- Location of Autonomous Turkish Cypriot Administration
- Status: De facto autonomous region of the Republic of Cyprus
- Capital: North Nicosia

Government
- • President: Rauf Denktaş
- • Decision to establish the administration: 1 October 1974
- • Decision to establish the Turkish Federated State of Cyprus: 13 February 1975
- Currency: Cypriot pound (first 2-3 months) Turkish lira
| Preceded by | Succeeded by |
| / Provisional Turkish Cypriot Administration | Turkish Federated State of Cyprus / |

= Autonomous Turkish Cypriot Administration =

Body created after the 1974 Turkish invasion

The Autonomous Turkish Cypriot Administration was the name of a de facto administration established by the Turkish Cypriots in present-day Northern Cyprus immediately after the Turkish invasion of Cyprus in 1974.

== Politics ==

The first "executive committee" of the administration assumed office on 26 August 1974, but the administration was officially established on 1 October 1974. The decision to establish it was "necessitated by the political reflection of the massive social change in the island". The executive committee was replaced by the first Turkish Cypriot cabinet on 8 October 1974. The administration kept Northern Cyprus under a state of emergency until 20 December 1974.

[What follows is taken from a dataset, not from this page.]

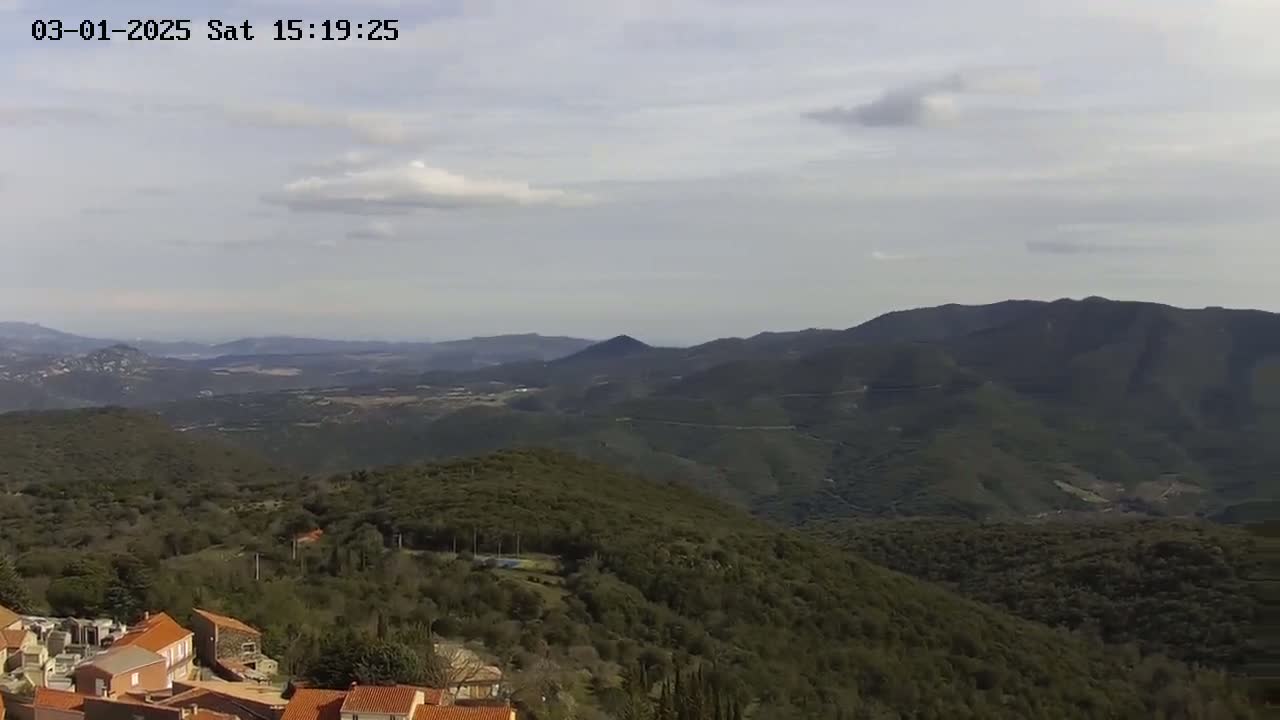 A partly cloudy day reveals a view of a small village nestled in green, mountainous terrain, overlooking a vast expanse of rolling hills and distant mountains.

The administration was nominally autonomous under the Republic of Cyprus, with the republic's constitution being in place. The president, Rauf Denktaş, was called "Vice President and President of the Autonomous Turkish Cypriot Administration", with reference to the vice-presidential position reserved for Turkish Cypriots in the republic. The members of the parliament also kept their previous positions, representing districts like Paphos, which were now in the south.

Within three months of its establishment, the administration created four new ministries to meet demands, these were the Ministry of Energy, Ministry of Planning and Coordination, Ministry of Refugees and Rehabilitation and Ministry of Tourism.

According to Andrew Borowiec, the immediate functioning of the administration was hindered by the heavy military presence on its territory. On 30 August, when the administration had recently been unofficially established, there were reportedly 17 roadblocks between Famagusta and Nicosia.

== Economy ==
The minister of Labor and Social Works of the administration was İsmet Kotak. The administration reorganised the customs of the port of Famagusta and reopened it on 6 September 1974. Initially, the Cypriot pound was used as the currency, but the severed ties with the Cypriot central bank and resulting monetary difficulties prompted the administration to switch to the Turkish lira. The Ercan International Airport, then called the Tymbou Airport, was opened to chartered flights and some 75,000 tons of citrus fruits grown in the territory were exported. Efforts were made to reopen the closed tourism establishments, and nine hotels were reopened until November 1974. With help from the Turkish Airlines, the Cyprus Turkish Airlines was established and started flights to Turkey by January 1975.

The administration received great economic and administrative help from Turkey, which ran development programs headed by the ambassador, Ziya Müezzinoğlu, and trained Turkish Cypriot officers. Under these programs, Ziraat Bank of Turkey functioned as the central bank under the administration. The connections of Northern Cyprus were established through Turkey, including mail and telephone lines, and a new postal system was set in place, with the officers being trained by their Turkish counterparts. The farms and livestock left behind by Greek Cypriots were "integrated" into the economy. Two state farms were established, one in Famagusta and the other in Morphou. More than 100 factories in the territory were incorporated into a company with public shares.

== Society ==

The administration allowed Turkish military personnel who participated in the invasion to obtain Turkish Cypriot citizenship and settle in Northern Cyprus. The resettlement of displaced Turkish Cypriots from the south was overseen.

Andrew Borowiec wrote that Turkey announced plans to settle 5000 farm workers in the island to take up the abandoned rural possessions of Greek Cypriots. This led to Greek and Greek Cypriot accusations that Turkey was purposefully changing the demographic structure of Cyprus.